▶ **WHAT IS ASKED**
a) According to the Ashok Mitra biography, at which university did Mitra earn his M.A. in economics?
b) Does each statement agree with the Ashok Mitra biography? (i) Mitra was admitted to the University of Calcutta for postgraduate study. (ii) Mitra was awarded his doctorate in economics in 1953. (iii) Mitra became finance minister of West Bengal.

▶ **EXCERPTED TEXT**

◆ ◆ ◆

Ashok Mitra (10 April 1928 – 1 May 2018) was an Indian economist and Marxist politician. He was a chief economic adviser to the Government of India and later became finance minister of West Bengal and a member of the Rajya Sabha.

Early life and education
After completing his graduation from the University of Dacca, he came to India following the partition of India in 1947. Although he attended postgraduate classes in economics at the University of Calcutta, he was refused admission there. He moved to Banaras Hindu University where he earned an M.A. in economics. He joined the newly established Delhi School of Economics in the early 1950s. Later, he attended the Institute of Social Studies in the Netherlands. Under the guidance of Professor Jan Tinbergen of the Erasmus University Rotterdam, he was awarded a doctorate in economics there in 1953.

◆ ◆ ◆

▶ **GIVEN MATERIAL**

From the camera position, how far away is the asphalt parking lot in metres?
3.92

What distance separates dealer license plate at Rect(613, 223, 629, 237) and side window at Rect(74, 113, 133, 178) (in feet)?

◆ ◆ ◆

▶ **WRITTEN ANSWERS**
a) Banaras Hindu University

b)
(i) No: "he was refused admission there"
(ii) Yes: "he was awarded a doctorate in economics there in 1953"
(iii) Yes: "later became finance minister of West Bengal"